Fräulein Gruenwald blushed brightly, but appeared to be enjoying herself; for his part, Herr Maier smiled politely and kept a gentlemanly distance. Giselle smiled and took the cadet’s hand, and theybegan to move across the floor. Others soon joined in, and the dining hall was full of revolving pairs young and old—a scene reminiscent of one of the Master’s clocks, albeit rhythmically inconsistent.
Frau Gruber retreated to the sitting room; she disapproved of dancing, and would not watch her granddaughter debase herself so crudely. The Master followed, perhaps to convince her to rejoin the party.

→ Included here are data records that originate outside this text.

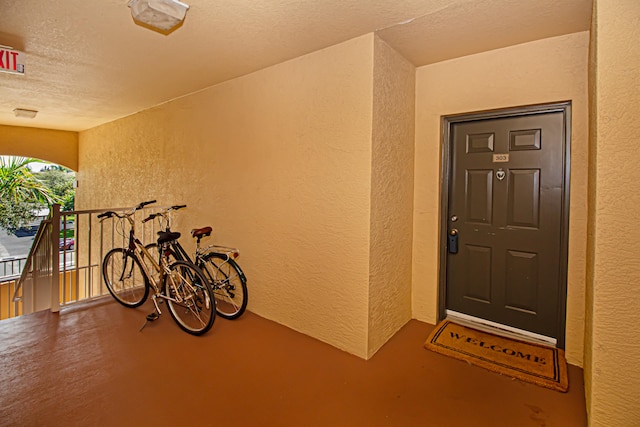 doorway to property featuring a balcony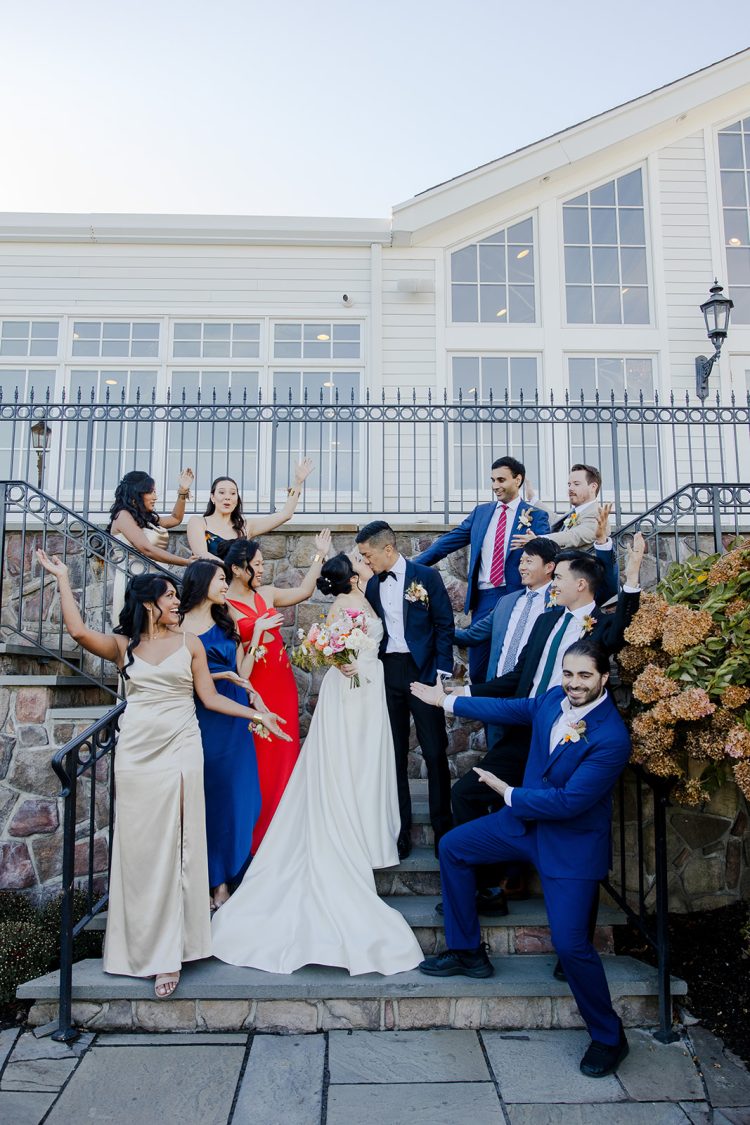 Bride and groom kissing on outdoor steps surrounded by their wedding party at The Park Savoy Estate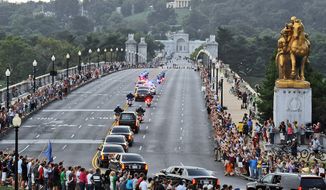 The motorcade of Senator Edward Kennedy crosses Memorial Bridge on route to Arlington National Cemetery where a burial service is held for the late Senator in Washington, D.C., Saturday, August 29, 2009. (Astrid Riecken/The Washington Times)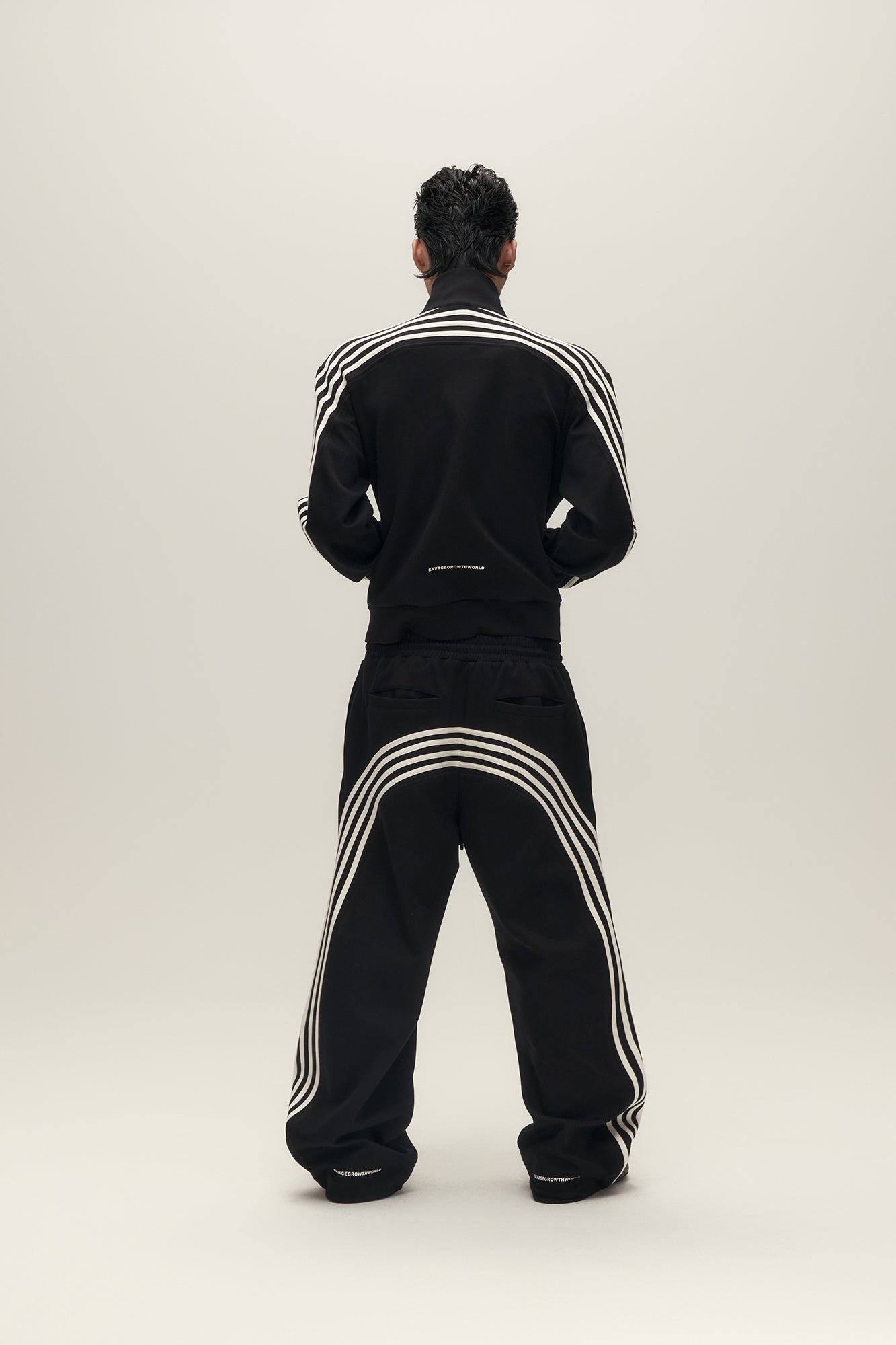 SAVAGEGROWTHWORLD Back-Arc Striped Graphic Track Pants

Throughout the tune I stared past the other dancers, my attention fixed solely on Giselle and the young cadet. His left hand was but a few inches above her right buttock, and there was little space between them. She smiled back at him, eyes locked with his for the entire waltz.
As the tune ended, he twirled her under his arm in much the same way I had done. Her gaze finally met mine for an instant before her face fell. When they parted, her smile seemed forced.
I deemed the fire too low, and headed for the door to gather a few more logs from the woodpile outside. Jakob was inside the doorway, watching me, one corner of his mouth upturned.
“Jealous?” he said.
I stopped. “Not at all.” I have never known jealousy; the Master has taught me to be above such things.
“You wish that was you out there with her. Father doesn’t know, but I do.”
“I’m afraid the young master is mistaken.”
“I bet she’s going to marry that boy. And soon, too. Grandmother is anxious to see her married.”